Charlotte has a leadership problem.
The mayor is on his way to Washington, D.C. The county commission has turned into the Balkans. The state legislature, once a semi-ally of the city, hates our Obama/Perdue-voting guts. Duke Energy’s Jim Rogers, the last of the city’s civic-minded CEOs, is on his way out.
Not long ago, we knew who was steering the bus, even if some of us didn’t care much for them: corporate giants such as Hugh McColl and Ed Crutchfield and even political figures like Pat McCrory, who was mayor for only 14 years. Now it’s taken the City Council a year to devise a way to finish a streetcar project that’s already partially funded and built—and the plan came from City Manager Ron Carlee, a guy who rolled into town about 45 minutes ago.
How’d this happen?
It’s more a matter of certain bills coming due than some sudden and mysterious shortage of magic leadership dust. For the past two decades or so, public officials in Charlotte have been able to swim with the current of thriving business, an influx of talented and affluent outsiders, and plenty of annexable land—the better to rake in property taxes and keep the rate low.

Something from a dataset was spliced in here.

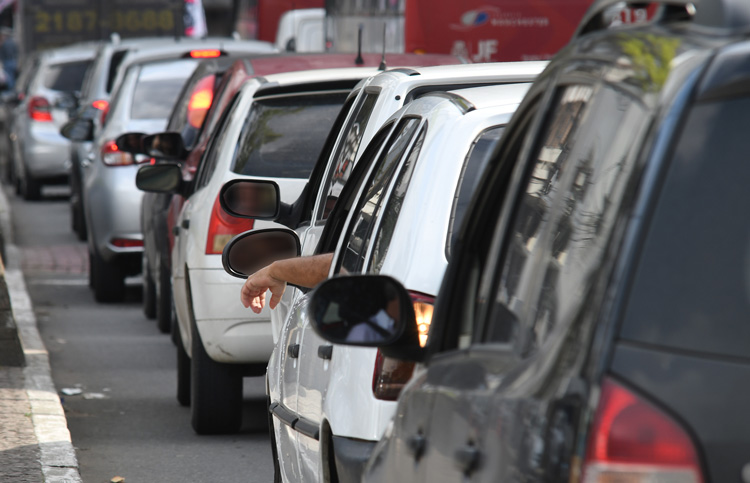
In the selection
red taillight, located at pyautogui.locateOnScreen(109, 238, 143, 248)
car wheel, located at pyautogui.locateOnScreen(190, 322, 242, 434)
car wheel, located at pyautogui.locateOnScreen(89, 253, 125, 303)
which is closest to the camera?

But the past few years have brought one boot to the tuchus after another: a recession that halted growth, the end of available land to annex, and a hostile legislature. The battle over Charlotte-Douglas International Airport highlights that division. It’s one of the South’s biggest economic success stories of the past 20 years—and lawmakers are trying to snatch it from the city’s grip. What?
So even if a leader or two rises from the superheated lab flask of Charlotte public life, he or she will have to guide us through a more difficult decade than the one we wrapped up in 2011. An initial sign came in May, from Carlee’s first city budget proposal, which contains the first property-tax rate increase in seven years and only the third in the past quarter-century.
The usual anti-tax suspects have arisen to object, but the budget simply reflects the reality of a city that needs to maintain services and enhance neighborhoods to remain a decent place to live. That means someone in Charlotte in the next few years will have to pass civic leadership’s ultimate test: leading a sun-spoiled populace through a good, hard soaking.